DOI: doi:10.1161/JAHA.119.013296

Abstract

Background: Programs targeting the standard modifiable cardiovascular risk factors (SMuRFs: hypertension, diabetes mellitus, hypercholesterolemia, smoking) are critical to tackling coronary heart disease at a community level. However, myocardial infarction in SMuRF-less individuals is not uncommon. This study uses 2 sequential large, multicenter registries to examine the proportion and outcomes of SMuRF-less ST-segment-elevation myocardial infarction (STEMI) patients.
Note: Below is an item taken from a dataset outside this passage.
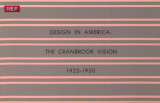 Design in America : the Cranbrook vision, 1925-1950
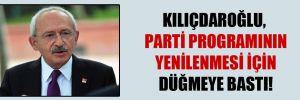 Kılıçdaroğlu, parti programının yenilenmesi için düğmeye bastı!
Methods and Results: We identified 3081 STEMI patients without a prior history of cardiovascular disease in the Australian GRACE (Global Registry of Acute Coronary Events) and CONCORDANCE (Cooperative National Registry of Acute Coronary Syndrome Care) registries, encompassing 42 hospitals, between 1999 and 2017. We examined the proportion that were SMuRF-less as well as outcomes. The primary outcome was in-hospital mortality, and the secondary outcome was major adverse cardiovascular events (death, myocardial infarction, or heart failure, during the index admission). Multivariate regression models were used to identify predictors of major adverse cardiovascular events. Of STEMI patients without a prior history of cardiovascular disease 19% also had no history of SMuRFs. This proportion increased from 14% to 23% during the study period (P=0.0067). SMuRF-less individuals had a higher in-hospital mortality rate than individuals with 1 or more SMuRFs. There were no clinically significant differences in major adverse cardiovascular events at 6 months between the 2 groups.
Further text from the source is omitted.